Your instructions:
Nothing but the records, transcribed verbatim and stripped of images, should appear in the answer.

Material for this exercise:
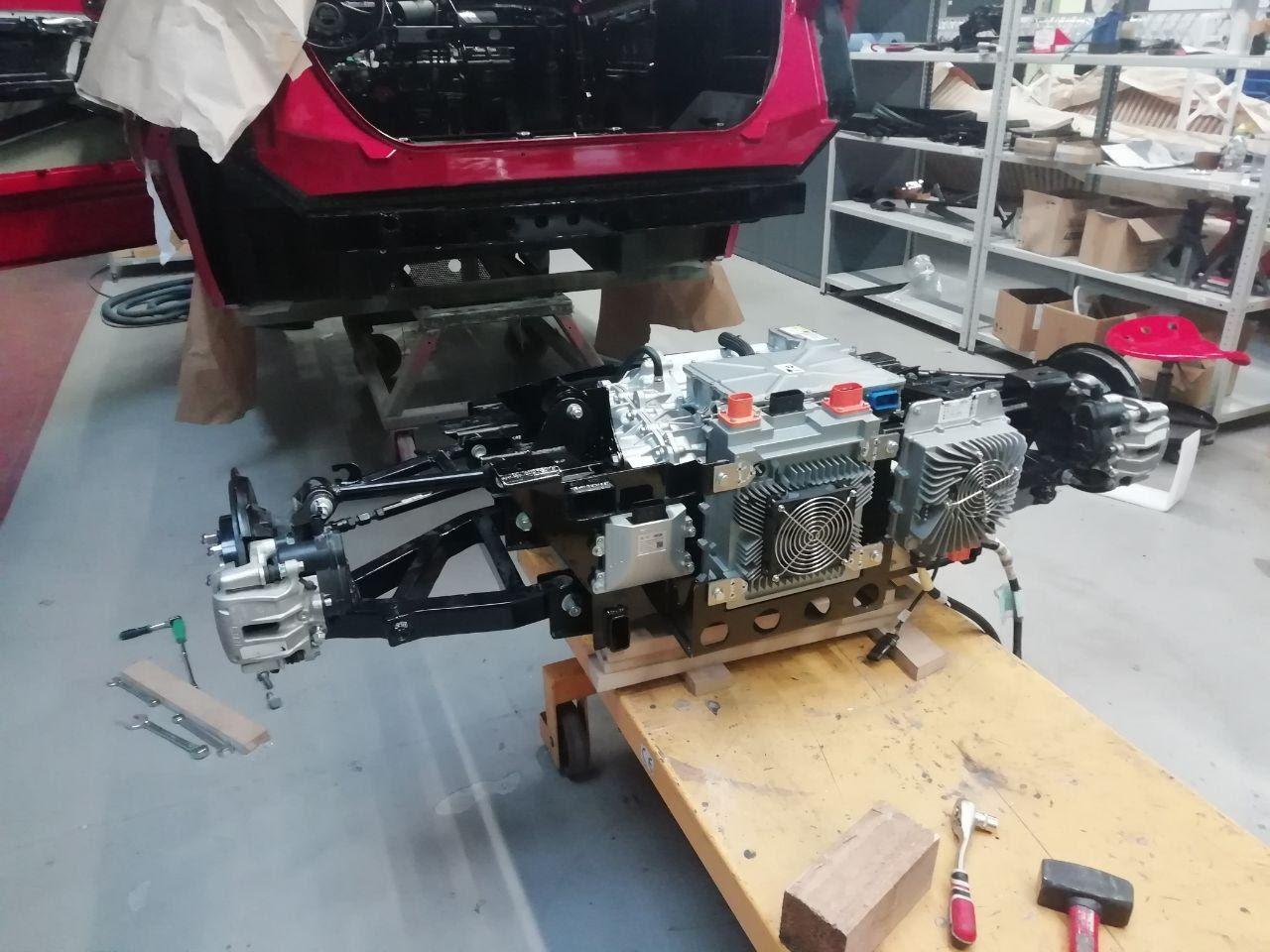 Задняя многорычажная подвеска в сборе с мотором и установленными элементами высоковольтного оборудования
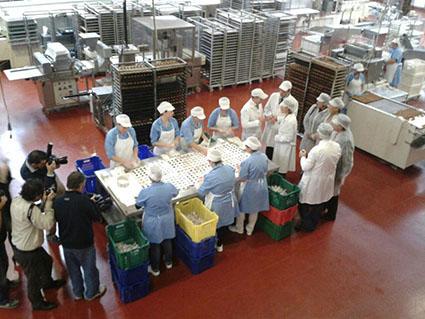 García Tejerina, visitando una fábrica de mantecados en Estepa. Foto: Ministerio de Agricultura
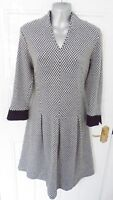 ❤ LATTE MADE IN ITALY Size 12 (IT 44/ EU40) Black White Stretchy Lagenlook Dress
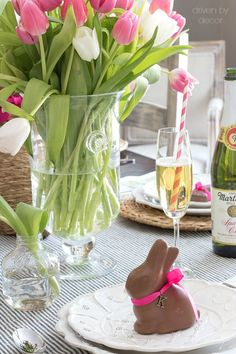 Chocolate bunny place cards for an Easter table  - love this idea!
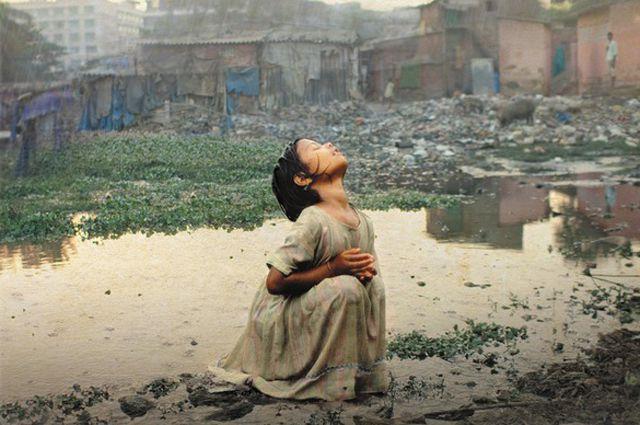 Кэтри Бу «В тени вечной красоты. Жизнь, смерть и любовь в трущобах Мумбая»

Solution to the exercise:
 Задняя многорычажная подвеска в сборе с мотором и установленными элементами высоковольтного оборудования
 García Tejerina, visitando una fábrica de mantecados en Estepa. Foto: Ministerio de Agricultura
 ❤ LATTE MADE IN ITALY Size 12 (IT 44/ EU40) Black White Stretchy Lagenlook Dress
 Chocolate bunny place cards for an Easter table  - love this idea!
 Кэтри Бу «В тени вечной красоты. Жизнь, смерть и любовь в трущобах Мумбая»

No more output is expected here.